*** Opening Source passage ***

The dielectric suffered a puncture,
 but, before it settled in, it _appeared_ that
 the direction of the force may have changed.
And then again, this may be due to thrust
 from the arc....

In order to check this I will rebuild the plates
 with an extra layer ond rerun it tomorrow.

Any force realized here is miniscule at best,
 that is evident. (total mass is 1.12 kg)

> -----Original Message-----
> From: explorecraft [mailto:[EMAIL PROTECTED]
> Sent: Saturday, 2004 July 10 22:24
> To: [EMAIL PROTECTED]
> Subject: RE: Interesting Force Field Result
> 
> 
> Since this apparatus is at hand
>  (last month's focus)...
> 
> Although I have tried something like this already,
>  I will try again, as your suggestion is
>  fast-fall-time relaxation, whereas my previous
>  efforts were slow-fall time oriented.
> 
> My configuration is 15kv (NT) 50 hz
>  split rectification of one leg to alectrodes,
>  other leg to electrode center
>  (3 electrodes: 1+, 1 ac, 1-)
>  The 3 electrodes are 15x20cm aluminium foil
>   glued to 20x25x0.5 ceramic floor tiles
>   of unknown (consumer-grade) quality.
>  Plates are epoxied together to crcumvent flexure.
>  Leads are clip leads arranged loosely to supports
>   in order to observe and eliminate leain artifacts.
> 
> Spark gap is aluminium tape wrapped arounf the edge
>  to provide a wide survivable gap from 0 to 3cm0
> 
> Previously observed motion deemed to be ions
>  generated at electrode edges predominant from positive
>  toward negative, generating pressure on positive plate.

*** Closing Source passage ***
*** Opening Supplied entries ***

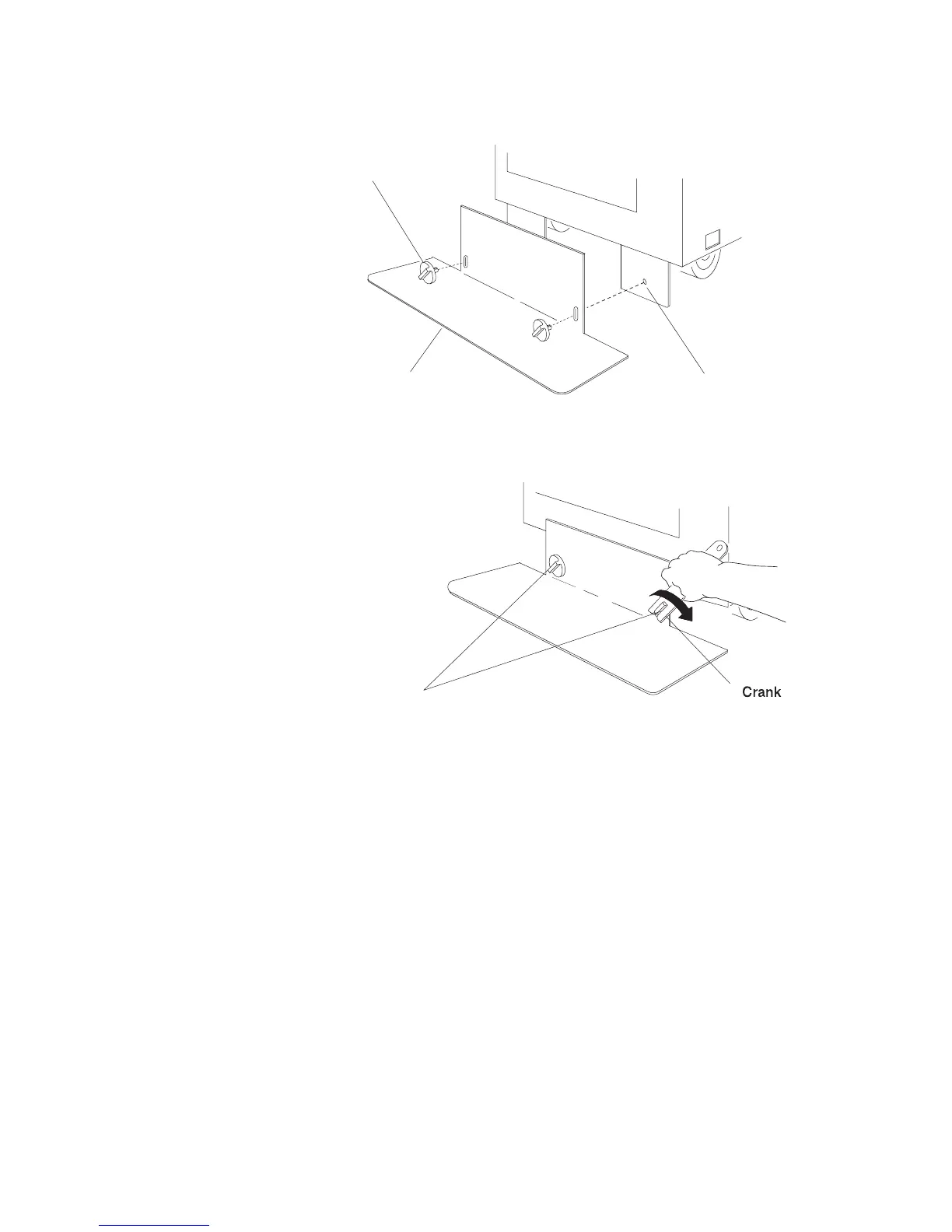 Crank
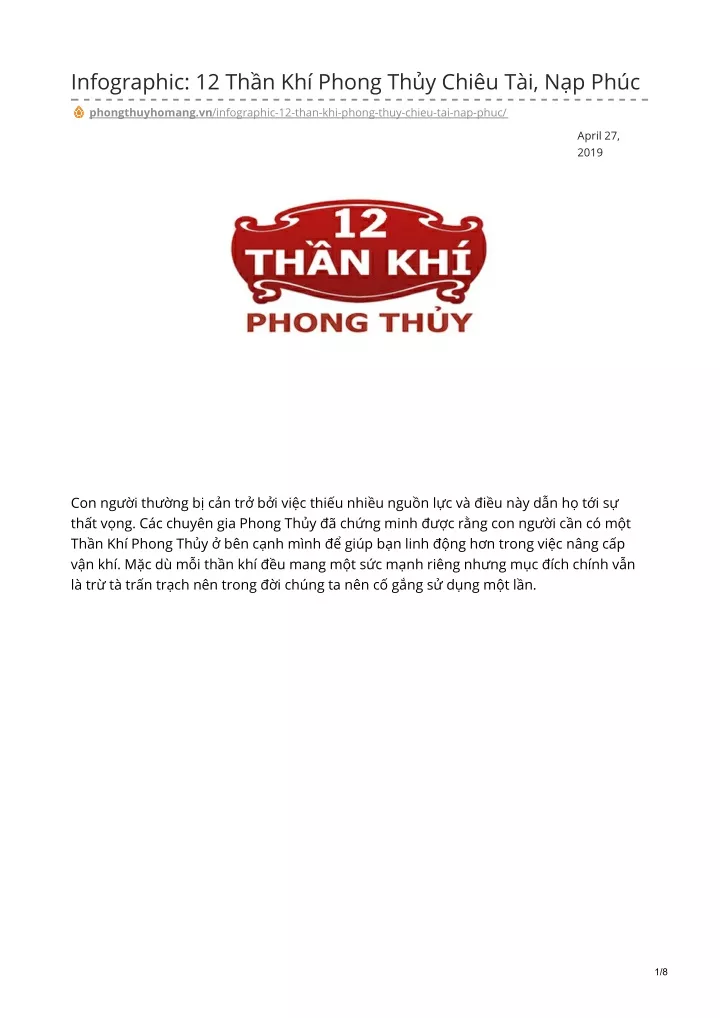 Infographic: 12 Thần Khí Phong Thủy Chiêu Tài, Nạp Phúc

phongthuyhomang.vn/infographic-12-than-khi-phong-thuy-chieu-tai-nap-phuc/

April 27, 2019

12
THẦN KHÍ
PHONG THỦY

Con người thường bị cản trở bởi việc thiếu nhiều nguồn lực và điều này dẫn họ tới sự thất vọng. Các chuyên gia Phong Thủy đã chứng minh được rằng con người cần có một Thần Khí Phong Thủy ở bên cạnh mình để giúp bạn linh động hơn trong việc nâng cấp vận khí. Mặc dù mỗi thần khí đều mang một sức mạnh riêng nhưng mục đích chính vẫn là trừ tà trấn trạch nên trong đời chúng ta nên cố gắng sử dụng một lần.

1/8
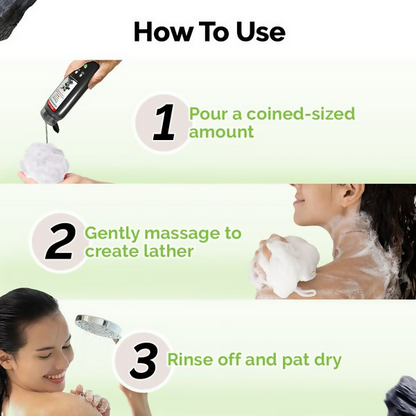 How To Use

1 Pour a coined-sized amount

2 Gently massage to create lather

3 Rinse off and pat dry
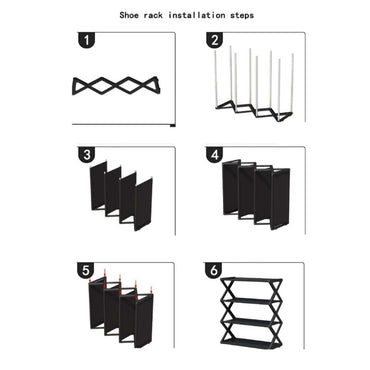 Shoe rack installation steps

1

2

3

4

5

6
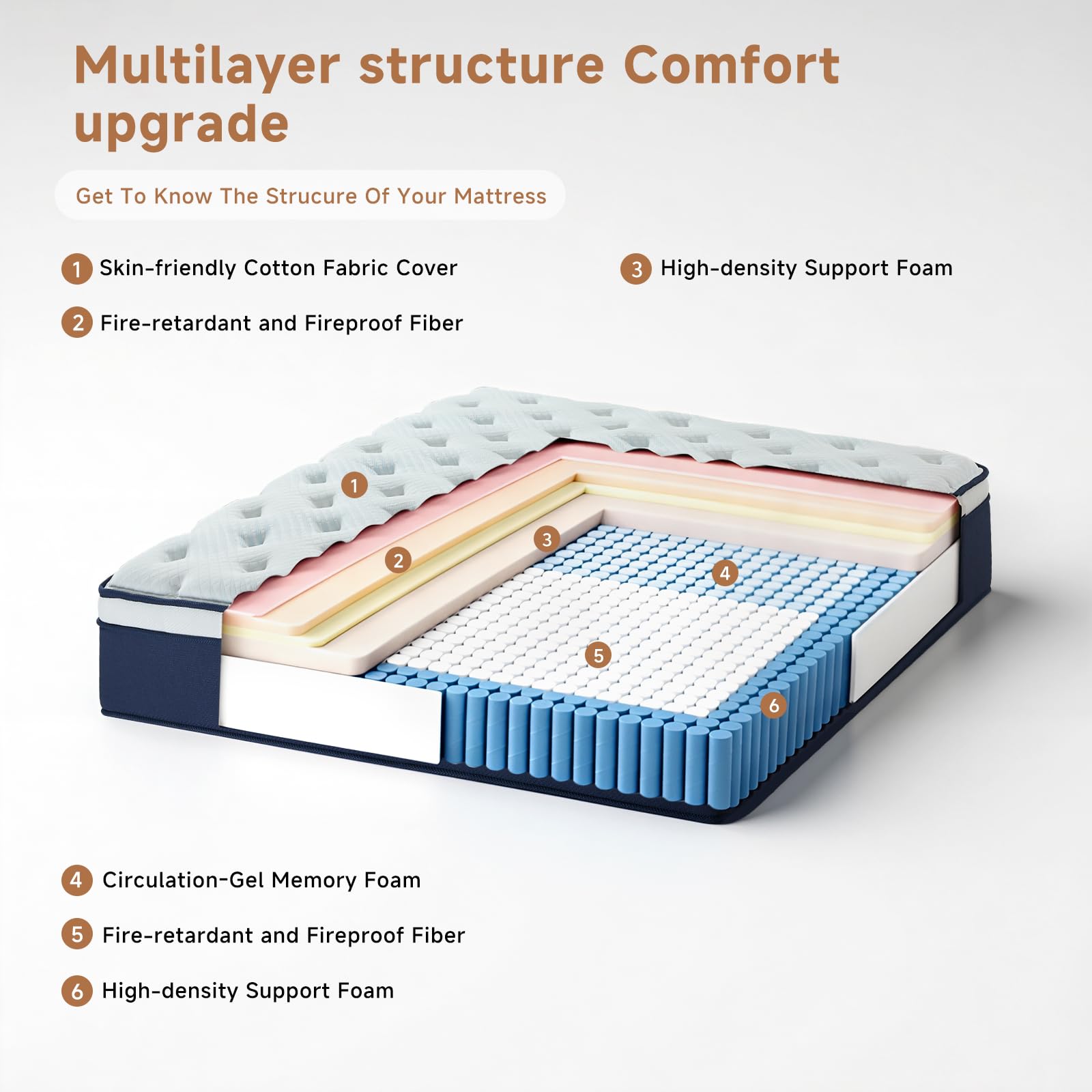 Multilayer structure Comfort upgrade

Get To Know The Strucure Of Your Mattress

1 Skin-friendly Cotton Fabric Cover

2 Fire-retardant and Fireproof Fiber

3 High-density Support Foam

1
2
3
4
5
6

4 Circulation-Gel Memory Foam

5 Fire-retardant and Fireproof Fiber

6 High-density Support Foam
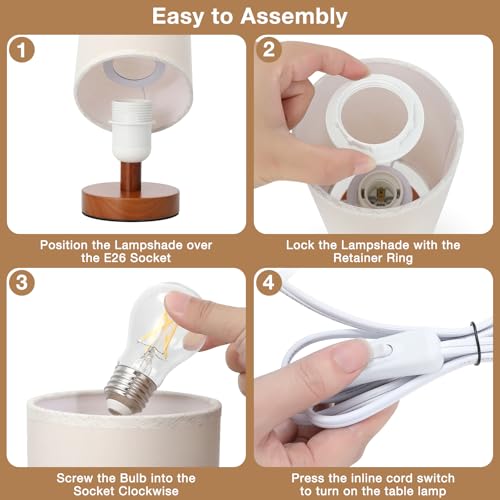 Easy to Assembly

1

Position the Lampshade over the E26 Socket

2

Lock the Lampshade with the Retainer Ring

3

Screw the Bulb into the Socket Clockwise

4

Press the inline cord switch to turn on the table lamp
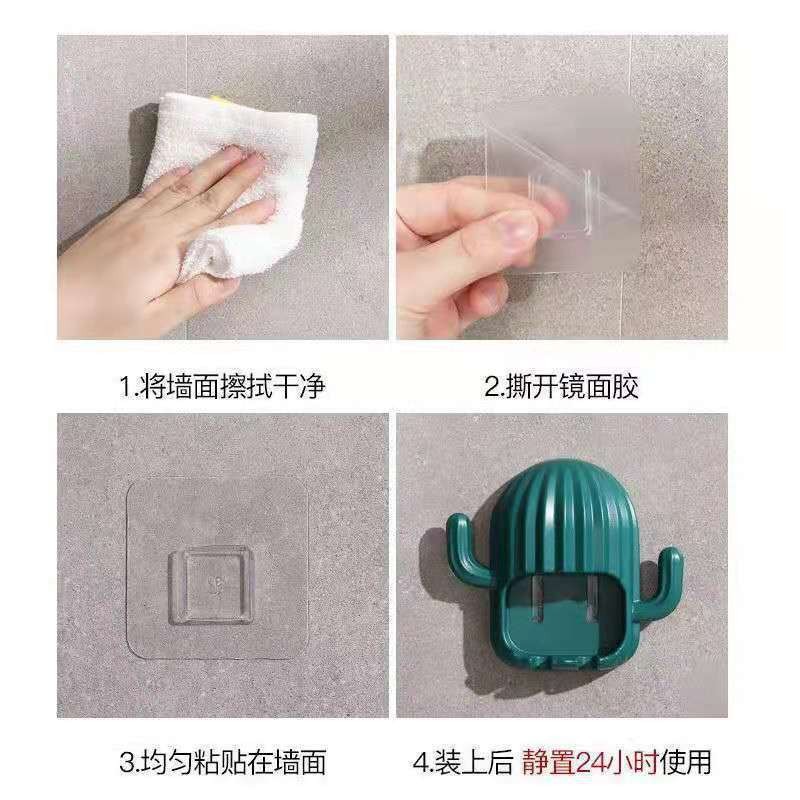 1.将墙面擦拭干净

2.撕开镜面胶

3.均匀粘贴在墙面

4.装上后 静置24小时使用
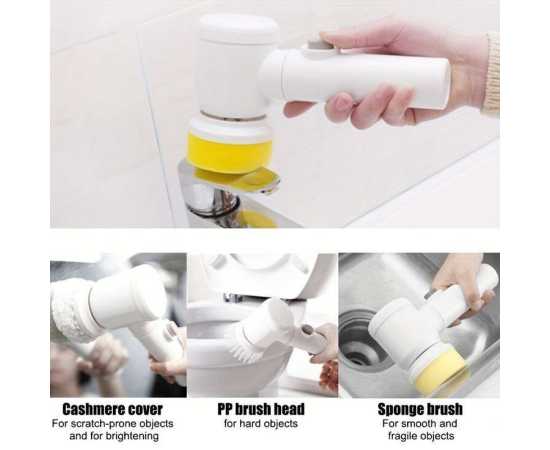 Cashmere cover
For scratch-prone objects and for brightening

PP brush head
for hard objects

Sponge brush
For smooth and fragile objects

*** Closing Supplied entries ***

What is needed:
Print the portion of the force-experiment email between "The dielectric suffered" and "is 1.12 kg)", inclusive, reproducing it word for word.

Response to the exercise:
The dielectric suffered a puncture,
 but, before it settled in, it _appeared_ that
 the direction of the force may have changed.
And then again, this may be due to thrust
 from the arc....

In order to check this I will rebuild the plates
 with an extra layer ond rerun it tomorrow.

Any force realized here is miniscule at best,
 that is evident. (total mass is 1.12 kg)